(RECORDS FOR THIS EXERCISE begins)

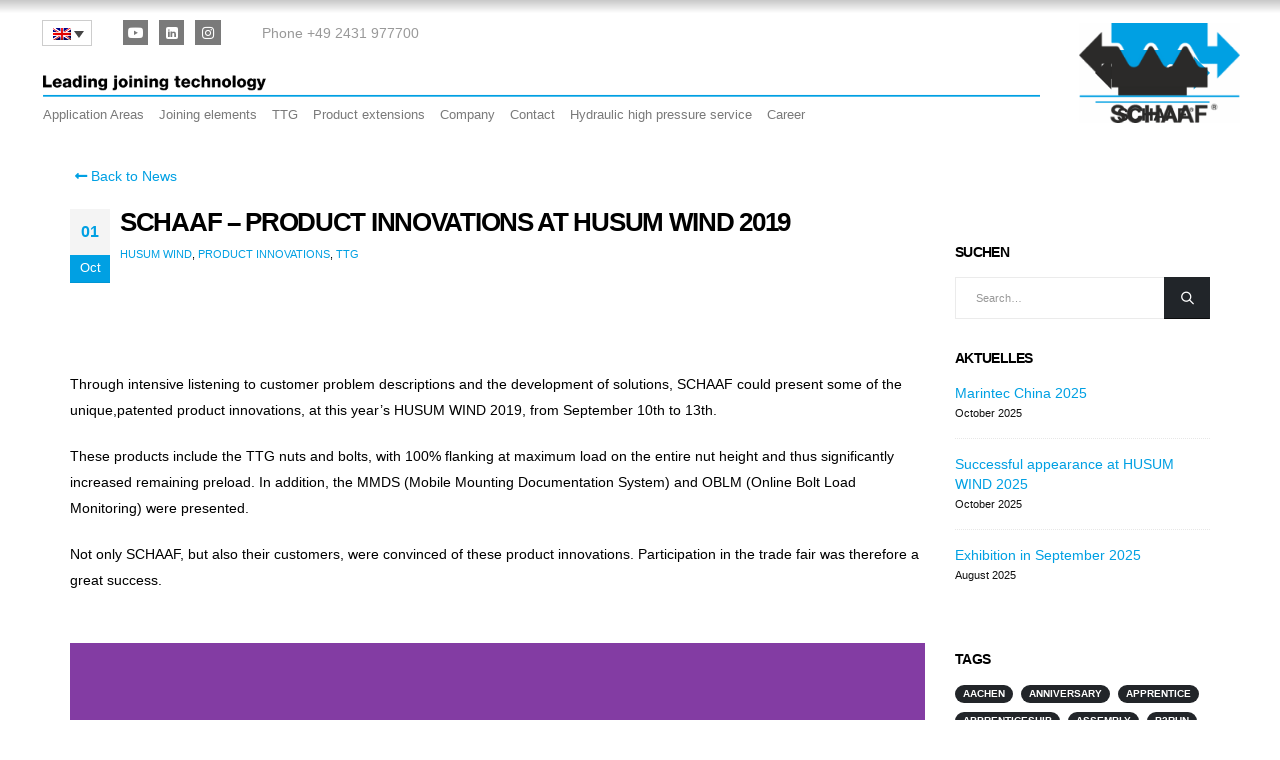

--- FILE ---
content_type: text/css; charset=utf-8
request_url: https://www.schaaf-gmbh.com/wp-content/uploads/elementor/css/post-2844.css?ver=1769078957
body_size: 415
content:
.elementor-widget-image .widget-image-caption{font-family:var( --e-global-typography-text-font-family ), Arial, Helvetica, sans-serif;font-weight:var( --e-global-typography-text-font-weight );letter-spacing:var( --e-global-typography-text-letter-spacing );}.elementor-2844 .elementor-element.elementor-element-1846022 > .elementor-widget-container{margin:0px 0px 0px 0px;padding:0px 0px 0px 0px;}.elementor-widget-text-editor{font-family:var( --e-global-typography-text-font-family ), Arial, Helvetica, sans-serif;font-weight:var( --e-global-typography-text-font-weight );letter-spacing:var( --e-global-typography-text-letter-spacing );}.elementor-widget-slides .elementor-slide-heading{font-family:var( --e-global-typography-primary-font-family ), Arial, Helvetica, sans-serif;font-weight:var( --e-global-typography-primary-font-weight );letter-spacing:var( --e-global-typography-primary-letter-spacing );}.elementor-widget-slides .elementor-slide-description{font-family:var( --e-global-typography-secondary-font-family ), Arial, Helvetica, sans-serif;font-weight:var( --e-global-typography-secondary-font-weight );}.elementor-widget-slides .elementor-slide-button{font-family:var( --e-global-typography-accent-font-family ), Arial, Helvetica, sans-serif;font-weight:var( --e-global-typography-accent-font-weight );}.elementor-2844 .elementor-element.elementor-element-421e88b .elementor-repeater-item-b10064b .swiper-slide-bg{background-color:#833ca3;background-size:cover;}.elementor-2844 .elementor-element.elementor-element-421e88b .elementor-repeater-item-d035fa4 .swiper-slide-bg{background-color:#4054b2;background-size:cover;}.elementor-2844 .elementor-element.elementor-element-421e88b .elementor-repeater-item-7bc6163 .swiper-slide-bg{background-color:#1abc9c;background-size:cover;}.elementor-2844 .elementor-element.elementor-element-421e88b .swiper-slide{transition-duration:calc(5000ms*1.2);height:550px;}.elementor-2844 .elementor-element.elementor-element-421e88b .swiper-slide-contents{max-width:66%;}.elementor-2844 .elementor-element.elementor-element-421e88b .swiper-slide-inner{text-align:center;}@media(max-width:991px){.elementor-widget-image .widget-image-caption{letter-spacing:var( --e-global-typography-text-letter-spacing );}.elementor-widget-text-editor{letter-spacing:var( --e-global-typography-text-letter-spacing );}.elementor-widget-slides .elementor-slide-heading{letter-spacing:var( --e-global-typography-primary-letter-spacing );}}@media(max-width:600px){.elementor-widget-image .widget-image-caption{letter-spacing:var( --e-global-typography-text-letter-spacing );}.elementor-widget-text-editor{letter-spacing:var( --e-global-typography-text-letter-spacing );}.elementor-widget-slides .elementor-slide-heading{letter-spacing:var( --e-global-typography-primary-letter-spacing );}}

--- FILE ---
content_type: text/css; charset=utf-8
request_url: https://www.schaaf-gmbh.com/wp-content/uploads/elementor/css/post-24938.css?ver=1769065866
body_size: 415
content:
.elementor-widget-image .widget-image-caption{font-family:var( --e-global-typography-text-font-family ), Arial, Helvetica, sans-serif;font-weight:var( --e-global-typography-text-font-weight );letter-spacing:var( --e-global-typography-text-letter-spacing );}.elementor-24938 .elementor-element.elementor-element-1846022 > .elementor-widget-container{margin:0px 0px 0px 0px;padding:0px 0px 0px 0px;}.elementor-widget-text-editor{font-family:var( --e-global-typography-text-font-family ), Arial, Helvetica, sans-serif;font-weight:var( --e-global-typography-text-font-weight );letter-spacing:var( --e-global-typography-text-letter-spacing );}.elementor-widget-slides .elementor-slide-heading{font-family:var( --e-global-typography-primary-font-family ), Arial, Helvetica, sans-serif;font-weight:var( --e-global-typography-primary-font-weight );letter-spacing:var( --e-global-typography-primary-letter-spacing );}.elementor-widget-slides .elementor-slide-description{font-family:var( --e-global-typography-secondary-font-family ), Arial, Helvetica, sans-serif;font-weight:var( --e-global-typography-secondary-font-weight );}.elementor-widget-slides .elementor-slide-button{font-family:var( --e-global-typography-accent-font-family ), Arial, Helvetica, sans-serif;font-weight:var( --e-global-typography-accent-font-weight );}.elementor-24938 .elementor-element.elementor-element-421e88b .elementor-repeater-item-b10064b .swiper-slide-bg{background-color:#833ca3;background-size:cover;}.elementor-24938 .elementor-element.elementor-element-421e88b .elementor-repeater-item-d035fa4 .swiper-slide-bg{background-color:#4054b2;background-size:cover;}.elementor-24938 .elementor-element.elementor-element-421e88b .elementor-repeater-item-7bc6163 .swiper-slide-bg{background-color:#1abc9c;background-size:cover;}.elementor-24938 .elementor-element.elementor-element-421e88b .swiper-slide{transition-duration:calc(5000ms*1.2);height:550px;}.elementor-24938 .elementor-element.elementor-element-421e88b .swiper-slide-contents{max-width:66%;}.elementor-24938 .elementor-element.elementor-element-421e88b .swiper-slide-inner{text-align:center;}@media(max-width:991px){.elementor-widget-image .widget-image-caption{letter-spacing:var( --e-global-typography-text-letter-spacing );}.elementor-widget-text-editor{letter-spacing:var( --e-global-typography-text-letter-spacing );}.elementor-widget-slides .elementor-slide-heading{letter-spacing:var( --e-global-typography-primary-letter-spacing );}}@media(max-width:600px){.elementor-widget-image .widget-image-caption{letter-spacing:var( --e-global-typography-text-letter-spacing );}.elementor-widget-text-editor{letter-spacing:var( --e-global-typography-text-letter-spacing );}.elementor-widget-slides .elementor-slide-heading{letter-spacing:var( --e-global-typography-primary-letter-spacing );}}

(RECORDS FOR THIS EXERCISE ends)

[TO DO]: Set down the data above word for word, leaving every picture out.

[ANSWER SPACE]:
--- FILE ---
content_type: text/css; charset=utf-8
request_url: https://www.schaaf-gmbh.com/wp-content/uploads/elementor/css/post-2844.css?ver=1769078957
body_size: 415
content:
.elementor-widget-image .widget-image-caption{font-family:var( --e-global-typography-text-font-family ), Arial, Helvetica, sans-serif;font-weight:var( --e-global-typography-text-font-weight );letter-spacing:var( --e-global-typography-text-letter-spacing );}.elementor-2844 .elementor-element.elementor-element-1846022 > .elementor-widget-container{margin:0px 0px 0px 0px;padding:0px 0px 0px 0px;}.elementor-widget-text-editor{font-family:var( --e-global-typography-text-font-family ), Arial, Helvetica, sans-serif;font-weight:var( --e-global-typography-text-font-weight );letter-spacing:var( --e-global-typography-text-letter-spacing );}.elementor-widget-slides .elementor-slide-heading{font-family:var( --e-global-typography-primary-font-family ), Arial, Helvetica, sans-serif;font-weight:var( --e-global-typography-primary-font-weight );letter-spacing:var( --e-global-typography-primary-letter-spacing );}.elementor-widget-slides .elementor-slide-description{font-family:var( --e-global-typography-secondary-font-family ), Arial, Helvetica, sans-serif;font-weight:var( --e-global-typography-secondary-font-weight );}.elementor-widget-slides .elementor-slide-button{font-family:var( --e-global-typography-accent-font-family ), Arial, Helvetica, sans-serif;font-weight:var( --e-global-typography-accent-font-weight );}.elementor-2844 .elementor-element.elementor-element-421e88b .elementor-repeater-item-b10064b .swiper-slide-bg{background-color:#833ca3;background-size:cover;}.elementor-2844 .elementor-element.elementor-element-421e88b .elementor-repeater-item-d035fa4 .swiper-slide-bg{background-color:#4054b2;background-size:cover;}.elementor-2844 .elementor-element.elementor-element-421e88b .elementor-repeater-item-7bc6163 .swiper-slide-bg{background-color:#1abc9c;background-size:cover;}.elementor-2844 .elementor-element.elementor-element-421e88b .swiper-slide{transition-duration:calc(5000ms*1.2);height:550px;}.elementor-2844 .elementor-element.elementor-element-421e88b .swiper-slide-contents{max-width:66%;}.elementor-2844 .elementor-element.elementor-element-421e88b .swiper-slide-inner{text-align:center;}@media(max-width:991px){.elementor-widget-image .widget-image-caption{letter-spacing:var( --e-global-typography-text-letter-spacing );}.elementor-widget-text-editor{letter-spacing:var( --e-global-typography-text-letter-spacing );}.elementor-widget-slides .elementor-slide-heading{letter-spacing:var( --e-global-typography-primary-letter-spacing );}}@media(max-width:600px){.elementor-widget-image .widget-image-caption{letter-spacing:var( --e-global-typography-text-letter-spacing );}.elementor-widget-text-editor{letter-spacing:var( --e-global-typography-text-letter-spacing );}.elementor-widget-slides .elementor-slide-heading{letter-spacing:var( --e-global-typography-primary-letter-spacing );}}

--- FILE ---
content_type: text/css; charset=utf-8
request_url: https://www.schaaf-gmbh.com/wp-content/uploads/elementor/css/post-24938.css?ver=1769065866
body_size: 415
content:
.elementor-widget-image .widget-image-caption{font-family:var( --e-global-typography-text-font-family ), Arial, Helvetica, sans-serif;font-weight:var( --e-global-typography-text-font-weight );letter-spacing:var( --e-global-typography-text-letter-spacing );}.elementor-24938 .elementor-element.elementor-element-1846022 > .elementor-widget-container{margin:0px 0px 0px 0px;padding:0px 0px 0px 0px;}.elementor-widget-text-editor{font-family:var( --e-global-typography-text-font-family ), Arial, Helvetica, sans-serif;font-weight:var( --e-global-typography-text-font-weight );letter-spacing:var( --e-global-typography-text-letter-spacing );}.elementor-widget-slides .elementor-slide-heading{font-family:var( --e-global-typography-primary-font-family ), Arial, Helvetica, sans-serif;font-weight:var( --e-global-typography-primary-font-weight );letter-spacing:var( --e-global-typography-primary-letter-spacing );}.elementor-widget-slides .elementor-slide-description{font-family:var( --e-global-typography-secondary-font-family ), Arial, Helvetica, sans-serif;font-weight:var( --e-global-typography-secondary-font-weight );}.elementor-widget-slides .elementor-slide-button{font-family:var( --e-global-typography-accent-font-family ), Arial, Helvetica, sans-serif;font-weight:var( --e-global-typography-accent-font-weight );}.elementor-24938 .elementor-element.elementor-element-421e88b .elementor-repeater-item-b10064b .swiper-slide-bg{background-color:#833ca3;background-size:cover;}.elementor-24938 .elementor-element.elementor-element-421e88b .elementor-repeater-item-d035fa4 .swiper-slide-bg{background-color:#4054b2;background-size:cover;}.elementor-24938 .elementor-element.elementor-element-421e88b .elementor-repeater-item-7bc6163 .swiper-slide-bg{background-color:#1abc9c;background-size:cover;}.elementor-24938 .elementor-element.elementor-element-421e88b .swiper-slide{transition-duration:calc(5000ms*1.2);height:550px;}.elementor-24938 .elementor-element.elementor-element-421e88b .swiper-slide-contents{max-width:66%;}.elementor-24938 .elementor-element.elementor-element-421e88b .swiper-slide-inner{text-align:center;}@media(max-width:991px){.elementor-widget-image .widget-image-caption{letter-spacing:var( --e-global-typography-text-letter-spacing );}.elementor-widget-text-editor{letter-spacing:var( --e-global-typography-text-letter-spacing );}.elementor-widget-slides .elementor-slide-heading{letter-spacing:var( --e-global-typography-primary-letter-spacing );}}@media(max-width:600px){.elementor-widget-image .widget-image-caption{letter-spacing:var( --e-global-typography-text-letter-spacing );}.elementor-widget-text-editor{letter-spacing:var( --e-global-typography-text-letter-spacing );}.elementor-widget-slides .elementor-slide-heading{letter-spacing:var( --e-global-typography-primary-letter-spacing );}}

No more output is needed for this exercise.